A pesquisa gerou um trabalho que foi publicado na renomada revista forense Journal of
Forensic Sciences sob o título: “Development
of a simple and low-cost enzymatic methodology for
quantitative analysis of carbamates in meat samples of forensic interest” (6).
Pelas reações verificadas, a
aplicação do método enzimático na análise forense é feita de forma pioneira no Brasil pelo
Estado do Rio de Janeiro.
O método pode ainda ser adaptado à realidade do Instituto Médico Legal, onde muitas
vezes ocorre a verificação de grânulos característicos no conteúdo estomacal e após extração e
análise dos mesmos, não se consegue concluir pela presença de aldicarb.
FIGURA 4
Além da elevada sensibilidade, e simples execução, o método demanda poucos requisitos
para que seja implementado nas dependências do Serviço de Perícias de Química do ICCE e o
presente projeto apresenta então as condições materiais para tal implementação.
REFERÊNCIAS BIBLIOGRÁFICAS
1. Ballesteros, E., M. Gallego, and M. Valcarcel, Automatic gas chromatographic determination
of N-methylcarbamates in milk with electron capture detection. Anal Chem, 1993. 65(13): p.
1773-8.
2. Juhler, R.K., Optimized method for the determination of organophosphorus pesticides in meat
and fatty matrices. J Chromatogr A, 1997. 786(1): p. 145-53.
3. Lima, K. and E. Spinelli, Análise por cromatografia em camada delgada do inseticida
carbamato Aldicarb em material post mortem. Revista Brasileira de Toxicologia, 1997. 10(1): p.
9-12.
4. Cunha Bastos, V.L.F., Cunha Bastos, J., Lima, J.S. and Castro Faria, M.V., Brain
acetylcholinesterase as an in vitro detector of organophodphorus
and carbamate
insecticides in water. Water Research,1991. 25(7): p. 835-40.

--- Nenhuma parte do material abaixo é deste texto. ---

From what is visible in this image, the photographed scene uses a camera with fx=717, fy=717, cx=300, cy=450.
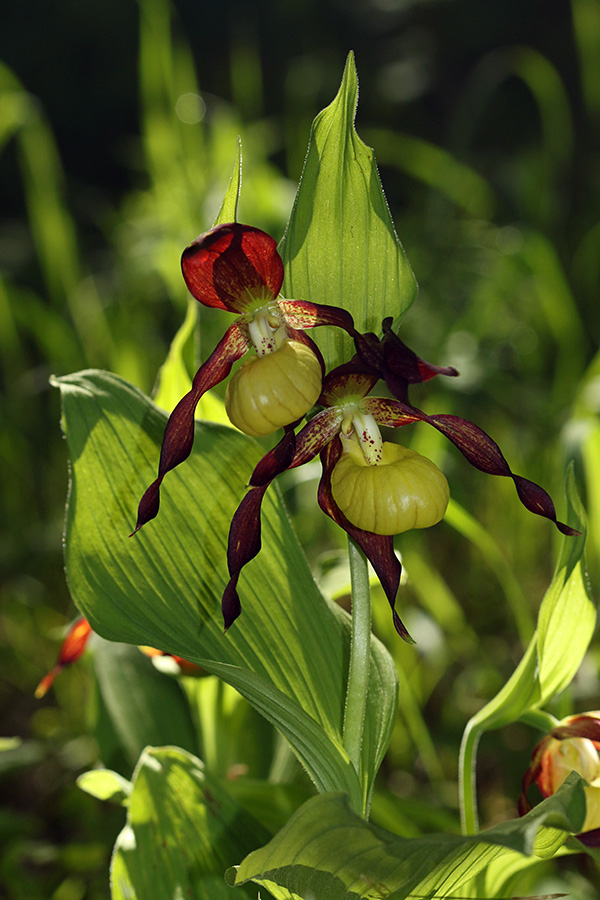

5. Lima, J.S., Cunha Bastos, J., Cunha Bastos, V.L.F. Cunha, J.C., Moraes, F.F.M., Ferreira,
M.F.A., Moreira, J.C. and Castro Faria, M.V. Methyl parathion activation by a partially purified
rat brain fraction. Toxicol Lett, 1996. 87(1): p. 53-60.
6.
Sabino, B. D., Torraca, T. G., et al. (2010). Development of a simple and low-cost enzymatic methodology for
quantitative analysis of carbamates in meat samples of forensic interest. J Forensic Sci, 55, 3, 808-12.